* _Consegna_
Secondo il testo sull'egemonia ateniese, in che modo le opere acquistavano popolarità?

* _Sezione del documento_
== == ==

L'egemonia
ateniese del Quinto secolo (-)
L'egemonia ateniese del Quinto secolo
L'egemonia ateniese
Il predominio ateniese si affermò nel periodo tra le guerre
greco-persiane e la fine della guerra del peloponneso (492\404-),
nel clima di un predominio economico e politico contrastato ma
anche estremamente ricco di avvenimenti e fervori. Le opere acquistavano
popolarità attraverso la recitazione o la rappresentazione
teatrale. La circolazione della scrittura era ancora marginale
nonostante le preoccupazioni di Platon. Coloro che si facevano
emettitori di un messaggio letterario non assecondavano solo i
gusti del loro pubblico, ma si facevano portavoci di una elaborazione
letteraria formale e nel campo dei significati. Ciò era
possibile solo in un clima di fiducia nelle proprie possibilità,
nelle possibilità del singolo di affermarsi; e in un momento
in cui gli intellettuali si facevano portavoci della cultura della
poleis. Gli intellettuali erano la bocca attraverso cui la civiltà
ateniese si esprimeva in quanto centro di tutta la Grecia - o
almeno tale avrebbe voluto essere in periodo perikleseo. L'intellettuale
era caricato di grosse responsabilità e il pubblico stesso
era molto esigente, voleva una letteratura che fosse anche guida
non tanto politica quanto soprattutto morale, per la vita quotidiana.
La validità , per noi, della letteratura ateniese non deriva
tanto dal contenuto di comprensibile retorica atenecentrica, parte
della propaganda del regime "democratico", quanto per l'estrema
complessità dei testi, che hanno saputo cogliere aspetti
chiaroscurali. Non la retorica della vittoria, ma il dubbio e
la preoccupazione su qualcosa che si teme possa accadere, e difatti
accadrà (la fine del periodo aureo ateniese), la coscienza
che il momento che si vive non è tutto dorato ma denso
di problemi irrisolti - accanto alla prosperità , l'emergere
di superbia, di arroganza ecc. -. Gli intellettuali del tempo
hanno cioè la capacità di interpretare con piena
lucidità il loro tempo, e consegnare alle generazioni successive
potenti strumenti di interpretazione della realtà .

== == ==

(Immagini delle pagine e testo estratto)
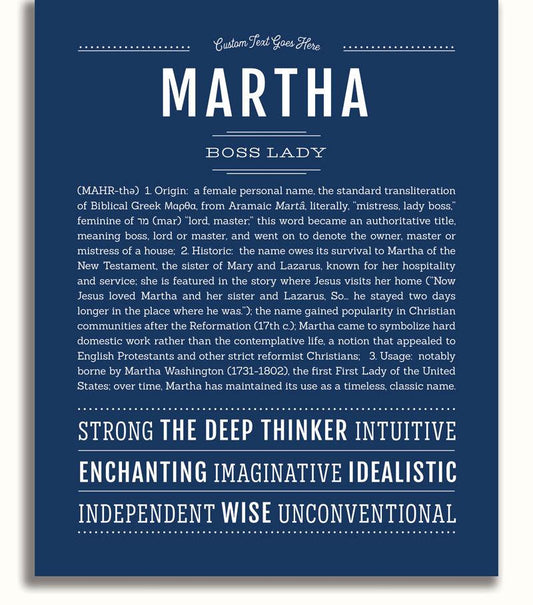 Custom Text Goes Here

MARTHA

BOSS LADY

(MAHR-thə) 1. Origin: a female personal name, the standard transliteration of Biblical Greek Μαρθα, from Aramaic Martâ, literally, "mistress, lady boss," feminine of מר (mar) "lord, master;" this word became an authoritative title, meaning boss, lord or master, and went on to denote the owner, master or mistress of a house; 2. Historic: the name owes its survival to Martha of the New Testament, the sister of Mary and Lazarus, known for her hospitality and service; she is featured in the story where Jesus visits her home ("Now Jesus loved Martha and her sister and Lazarus, So... he stayed two days longer in the place where he was."); the name gained popularity in Christian communities after the Reformation (17th c.); Martha came to symbolize hard domestic work rather than the contemplative life, a notion that appealed to English Protestants and other strict reformist Christians; 3. Usage: notably borne by Martha Washington (1731-1802), the first First Lady of the United States; over time, Martha has maintained its use as a timeless, classic name.

STRONG THE DEEP THINKER INTUITIVE

ENCHANTING IMAGINATIVE IDEALISTIC

INDEPENDENT WISE UNCONVENTIONAL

== == ==

* _Risposta scritta_
Attraverso la recitazione o la rappresentazione teatrale.